Walmart takes their labor, takes their value creation, takes their contributions to American communities—and then stands by silently while ICE agents terrorize them with military-style raids.
This is exploitation in its purest form.
From Christian Values to Corporate Greed
There was a time when Walmart positioned itself differently. The company once carried Christian flags in their stores, marketed themselves as a values-driven organization rooted in small-town American principles. But somewhere along the way, those stated values were sacrificed on the altar of corporate greed and risk management.
Today's Walmart represents everything that's wrong with American capitalism: a company that extracts maximum value from vulnerable workers while accepting zero responsibility for their welfare or safety.
Silence = Death, Then and Now
During the height of the AIDS crisis, ACT UP coined the phrase "Silence = Death" because they understood that institutional silence in the face of crisis is itself a form of violence. When those with power choose not to speak, people die.
The same principle applies today. When Walmart chooses silence over solidarity, when they prioritize corporate image over human lives, they become complicit in a system that treats immigrant workers as disposable.
The raids have already had their intended effect. Employees at multiple Walmart locations report fewer "deliveristas" showing up to work, afraid they'll be the next ones tasered in an aisle or disappeared after a shift. Families are being torn apart. Communities are being terrorized.
And Walmart? Walmart says nothing.
Your Money, Your Values
Here's what every American consumer needs to understand: when you shop at stores that profit from immigrant labor while enabling ICE raids, you're funding a system of exploitation and terror.
Every dollar spent at Walmart is a vote for a business model that says immigrant workers are good enough to build corporate profits but not worthy of basic protection or human dignity.
You have choices. You can shop at businesses that take clear stances protecting their workers. You can support companies that refuse to cooperate with immigration raids. You can choose to spend your money at places that treat all workers—regardless of immigration status—as human beings deserving of safety and respect.
The Path Forward
Walmart and companies like it will only change when the cost of complicity exceeds the cost of taking a stand.
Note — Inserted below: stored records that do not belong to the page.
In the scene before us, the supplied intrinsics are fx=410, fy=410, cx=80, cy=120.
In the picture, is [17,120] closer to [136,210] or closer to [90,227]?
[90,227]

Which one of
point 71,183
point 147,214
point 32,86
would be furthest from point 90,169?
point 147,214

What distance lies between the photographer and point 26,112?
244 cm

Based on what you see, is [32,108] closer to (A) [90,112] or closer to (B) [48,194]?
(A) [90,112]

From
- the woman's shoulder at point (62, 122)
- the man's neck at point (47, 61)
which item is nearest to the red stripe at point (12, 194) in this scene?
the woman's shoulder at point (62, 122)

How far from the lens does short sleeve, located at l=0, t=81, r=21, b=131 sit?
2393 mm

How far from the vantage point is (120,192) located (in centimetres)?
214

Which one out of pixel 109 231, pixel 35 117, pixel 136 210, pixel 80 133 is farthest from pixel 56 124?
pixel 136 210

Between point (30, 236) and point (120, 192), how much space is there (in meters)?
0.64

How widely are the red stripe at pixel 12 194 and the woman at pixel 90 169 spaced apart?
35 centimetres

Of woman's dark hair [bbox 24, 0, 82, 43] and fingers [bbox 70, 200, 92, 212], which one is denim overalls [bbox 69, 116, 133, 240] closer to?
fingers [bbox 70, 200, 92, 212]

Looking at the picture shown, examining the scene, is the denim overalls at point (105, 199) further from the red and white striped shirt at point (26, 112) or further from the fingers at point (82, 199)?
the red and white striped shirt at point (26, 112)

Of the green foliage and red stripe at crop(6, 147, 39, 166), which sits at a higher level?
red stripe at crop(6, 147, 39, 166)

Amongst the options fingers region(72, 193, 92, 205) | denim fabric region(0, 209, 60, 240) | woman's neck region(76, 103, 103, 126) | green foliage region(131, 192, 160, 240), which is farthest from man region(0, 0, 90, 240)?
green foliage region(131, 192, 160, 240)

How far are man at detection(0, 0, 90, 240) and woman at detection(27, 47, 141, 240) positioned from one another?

That means:
- Consumer boycotts of businesses that enable ICE raids
- Worker organizing to demand protection from immigration enforcement
- Public pressure campaigns that make corporate complicity as toxic as it should be
- Legal challenges to corporate cooperation with warrantless raids
- Legislative action to protect workers from workplace immigration enforcement
The workers who stock our shelves, deliver our groceries, and clean our stores deserve better than corporate silence in the face of state violence. They deserve solidarity, protection, and basic human dignity.
Walmart built its empire on the backs of workers who now live in fear. The least the company can do is stand up for the people who made their success possible.
But they won't do it voluntarily. They'll only do it when we make silence more expensive than speech.
When corporations choose silence in the face of human suffering, it's up to the rest of us to make some noise.
Because silence, now as then, equals death.